Nothing is ever just straightforward.
Honestly, life is funny. If you don't laugh you will genuinely go mad.
Then there's the performance. Getting up and going to work and performing okay qso I don't get penalised, so my manager isn't irritated, so my colleagues aren't sitting there thinking "not again"; so I'm not adding to anyone's caseload or making somebody else's day harder because of my body.
And that performance doesn't stay at work either. It follows me into friendships, into family, when really all I want is to be left alone in my own space. Maybe that's the autism talking because I genuinely love my people but when I'm physically running on empty I have to protect whatever scraps of energy I have left. I am preserving every. Last. Drop.
And then there is the invisibility of it all. On the surface I seem completely fine.

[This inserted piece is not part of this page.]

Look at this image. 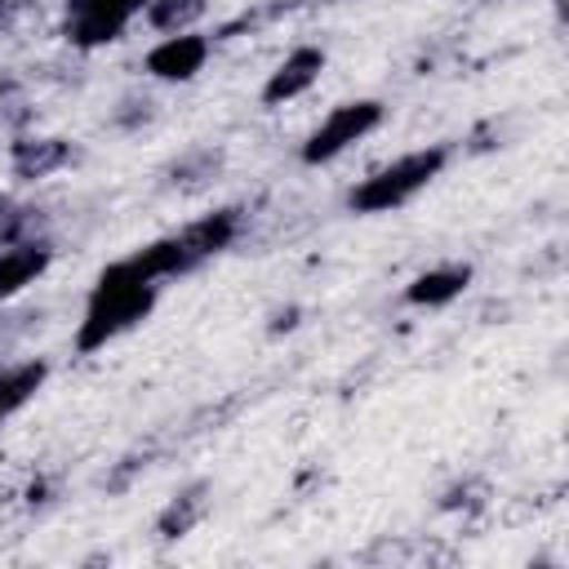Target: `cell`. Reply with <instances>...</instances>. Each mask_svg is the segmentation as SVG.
<instances>
[{"mask_svg":"<svg viewBox=\"0 0 569 569\" xmlns=\"http://www.w3.org/2000/svg\"><path fill=\"white\" fill-rule=\"evenodd\" d=\"M160 302V284L147 280L133 258H120V262H107L98 276H93V289L84 298V316L76 325V351L80 356H93L102 351L107 342H116L120 333L138 329Z\"/></svg>","mask_w":569,"mask_h":569,"instance_id":"obj_1","label":"cell"},{"mask_svg":"<svg viewBox=\"0 0 569 569\" xmlns=\"http://www.w3.org/2000/svg\"><path fill=\"white\" fill-rule=\"evenodd\" d=\"M453 147L449 142H431V147H418V151H405L400 160L382 164L378 173L360 178L351 191H347V209L351 213H391L400 204H409L422 187H431L445 164H449Z\"/></svg>","mask_w":569,"mask_h":569,"instance_id":"obj_2","label":"cell"},{"mask_svg":"<svg viewBox=\"0 0 569 569\" xmlns=\"http://www.w3.org/2000/svg\"><path fill=\"white\" fill-rule=\"evenodd\" d=\"M382 116H387V107L378 102V98H351V102H338L311 133H307V142H302V164H329V160H338L351 142H360V138H369L378 124H382Z\"/></svg>","mask_w":569,"mask_h":569,"instance_id":"obj_3","label":"cell"},{"mask_svg":"<svg viewBox=\"0 0 569 569\" xmlns=\"http://www.w3.org/2000/svg\"><path fill=\"white\" fill-rule=\"evenodd\" d=\"M151 0H67L62 13V40L71 49H107L116 44L133 18L147 13Z\"/></svg>","mask_w":569,"mask_h":569,"instance_id":"obj_4","label":"cell"},{"mask_svg":"<svg viewBox=\"0 0 569 569\" xmlns=\"http://www.w3.org/2000/svg\"><path fill=\"white\" fill-rule=\"evenodd\" d=\"M209 53H213V40H209V36H200V31H178V36H164L160 44L147 49L142 71H147L151 80H164V84H187V80H196V76L204 71Z\"/></svg>","mask_w":569,"mask_h":569,"instance_id":"obj_5","label":"cell"},{"mask_svg":"<svg viewBox=\"0 0 569 569\" xmlns=\"http://www.w3.org/2000/svg\"><path fill=\"white\" fill-rule=\"evenodd\" d=\"M240 227H244V209H240V204H222V209H213V213L187 222V227L173 231V236H178V244H182L187 267L196 271V267H204L209 258H218L222 249H231L236 236H240Z\"/></svg>","mask_w":569,"mask_h":569,"instance_id":"obj_6","label":"cell"},{"mask_svg":"<svg viewBox=\"0 0 569 569\" xmlns=\"http://www.w3.org/2000/svg\"><path fill=\"white\" fill-rule=\"evenodd\" d=\"M325 62H329V58H325V49H320V44H293V49L280 58V67L267 76V84H262L258 102H262V107H284V102L302 98V93L320 80Z\"/></svg>","mask_w":569,"mask_h":569,"instance_id":"obj_7","label":"cell"},{"mask_svg":"<svg viewBox=\"0 0 569 569\" xmlns=\"http://www.w3.org/2000/svg\"><path fill=\"white\" fill-rule=\"evenodd\" d=\"M76 160V147L58 133H22L9 142V173L18 182H44L49 173L67 169Z\"/></svg>","mask_w":569,"mask_h":569,"instance_id":"obj_8","label":"cell"},{"mask_svg":"<svg viewBox=\"0 0 569 569\" xmlns=\"http://www.w3.org/2000/svg\"><path fill=\"white\" fill-rule=\"evenodd\" d=\"M49 267H53V244H49V236L4 244V249H0V302L18 298V293H22L27 284H36Z\"/></svg>","mask_w":569,"mask_h":569,"instance_id":"obj_9","label":"cell"},{"mask_svg":"<svg viewBox=\"0 0 569 569\" xmlns=\"http://www.w3.org/2000/svg\"><path fill=\"white\" fill-rule=\"evenodd\" d=\"M209 507H213V485H209V480L182 485V489L160 507V516H156V538H160V542L187 538V533L209 516Z\"/></svg>","mask_w":569,"mask_h":569,"instance_id":"obj_10","label":"cell"},{"mask_svg":"<svg viewBox=\"0 0 569 569\" xmlns=\"http://www.w3.org/2000/svg\"><path fill=\"white\" fill-rule=\"evenodd\" d=\"M471 276H476L471 262H445V267L418 271V276L405 284V302H409V307H449L453 298L467 293Z\"/></svg>","mask_w":569,"mask_h":569,"instance_id":"obj_11","label":"cell"},{"mask_svg":"<svg viewBox=\"0 0 569 569\" xmlns=\"http://www.w3.org/2000/svg\"><path fill=\"white\" fill-rule=\"evenodd\" d=\"M44 378H49V360H0V427L44 387Z\"/></svg>","mask_w":569,"mask_h":569,"instance_id":"obj_12","label":"cell"},{"mask_svg":"<svg viewBox=\"0 0 569 569\" xmlns=\"http://www.w3.org/2000/svg\"><path fill=\"white\" fill-rule=\"evenodd\" d=\"M218 169H222V151H218V147H191V151H182L160 178H164V187H173V191H204V187L218 178Z\"/></svg>","mask_w":569,"mask_h":569,"instance_id":"obj_13","label":"cell"},{"mask_svg":"<svg viewBox=\"0 0 569 569\" xmlns=\"http://www.w3.org/2000/svg\"><path fill=\"white\" fill-rule=\"evenodd\" d=\"M204 13H209V0H151L142 18H147L151 31L178 36V31H191Z\"/></svg>","mask_w":569,"mask_h":569,"instance_id":"obj_14","label":"cell"},{"mask_svg":"<svg viewBox=\"0 0 569 569\" xmlns=\"http://www.w3.org/2000/svg\"><path fill=\"white\" fill-rule=\"evenodd\" d=\"M489 507V480L485 476H462V480H453L445 493H440V511H462V516H471V511H485Z\"/></svg>","mask_w":569,"mask_h":569,"instance_id":"obj_15","label":"cell"},{"mask_svg":"<svg viewBox=\"0 0 569 569\" xmlns=\"http://www.w3.org/2000/svg\"><path fill=\"white\" fill-rule=\"evenodd\" d=\"M151 120H156V102H151L147 93H124L120 107L111 111V124L124 129V133H133V129H142V124H151Z\"/></svg>","mask_w":569,"mask_h":569,"instance_id":"obj_16","label":"cell"},{"mask_svg":"<svg viewBox=\"0 0 569 569\" xmlns=\"http://www.w3.org/2000/svg\"><path fill=\"white\" fill-rule=\"evenodd\" d=\"M151 458H156V449H151V445H147V449H133V453H124V458H120V467H116V471H111L102 485H107L111 493L129 489V480H133L138 471H147V467H151Z\"/></svg>","mask_w":569,"mask_h":569,"instance_id":"obj_17","label":"cell"},{"mask_svg":"<svg viewBox=\"0 0 569 569\" xmlns=\"http://www.w3.org/2000/svg\"><path fill=\"white\" fill-rule=\"evenodd\" d=\"M298 320H302V307L298 302H289V307H276L271 311V325H267V333L276 338V333H289V329H298Z\"/></svg>","mask_w":569,"mask_h":569,"instance_id":"obj_18","label":"cell"},{"mask_svg":"<svg viewBox=\"0 0 569 569\" xmlns=\"http://www.w3.org/2000/svg\"><path fill=\"white\" fill-rule=\"evenodd\" d=\"M27 4H31V0H0V31H9V27L27 13Z\"/></svg>","mask_w":569,"mask_h":569,"instance_id":"obj_19","label":"cell"},{"mask_svg":"<svg viewBox=\"0 0 569 569\" xmlns=\"http://www.w3.org/2000/svg\"><path fill=\"white\" fill-rule=\"evenodd\" d=\"M4 93H9V76H0V102H4Z\"/></svg>","mask_w":569,"mask_h":569,"instance_id":"obj_20","label":"cell"},{"mask_svg":"<svg viewBox=\"0 0 569 569\" xmlns=\"http://www.w3.org/2000/svg\"><path fill=\"white\" fill-rule=\"evenodd\" d=\"M320 4H347V0H320Z\"/></svg>","mask_w":569,"mask_h":569,"instance_id":"obj_21","label":"cell"}]
</instances>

And I am genuinely an upbeat babe. I talk a lot, I laugh loud, and when I'm out I am OUT for a good time. Which creates its own pressure. Because I feel this expectation to always be that girl. And on the days when I am not okay, it feels like a betrayal of who everyone thinks I am.
I have been surviving since I was a child. These feelings are not new. I have been carrying them for a long time. Missing school fun days because of appointments or operations. My grades being affected. I remember my year group was the first to sit all GCSEs at the end of Year 11, and I had an operation between Year 10 and Year 11. Spent the entire summer in hospital and recovery. No time to study. And still got moved down a set. Teachers said it wasn't fair. I knew it wasn't fair. But that was just life, and I just kept going.
The guilt comes in layers too. I can still move. I still have independence, mobility, the ability to express myself and get out into the world. These are things a lot of people genuinely don't have. I know that. I hold that. But it does not make my pain any less real. And honestly? When someone responds to what I'm going through with "it could be worse" it feels like a door being shut in my face. Why ask me what's wrong if we're just going to minimise it the moment I answer?
And then there is the spiritual wrestle. There's the Christian, wellness focused, mentally healthy babe and then there's the version underneath who is genuinely struggling to accept that this is just what life is now. As a child I thought it was hard. As an adult, where you're supposed to have more freedom, the body just feels more and more restrictive. When the diagnoses keep piling up I start wondering if I'm the problem. Is it something I'm doing? Why did all of this happen to me specifically?
It is sitting with God and screaming why but then saying God I know you are still good. Thennnn going straight back to I genuinely do not know how much more I can take because my capacity is in the ground right now.
I wish I had some words of inspiration to wrap this up neatly. I really do. But I've only just arrived at this place of honesty and I think that has to be okay for now.
Sometimes you have to sit with the reality of something before you can even begin to think about moving forward. What moving forward looks like at work. What support is actually out there and available. What day to day genuinely looks like when pain management is part of the picture. Working through the health anxiety. And if I'm being fully honest your sis is struggling with death anxiety too. The thoughts about what the end looks like and when. Whether I'm even going to get a future and what that future holds if I do.
It is all exhausting. And for now, that is enough of a sentence on its own.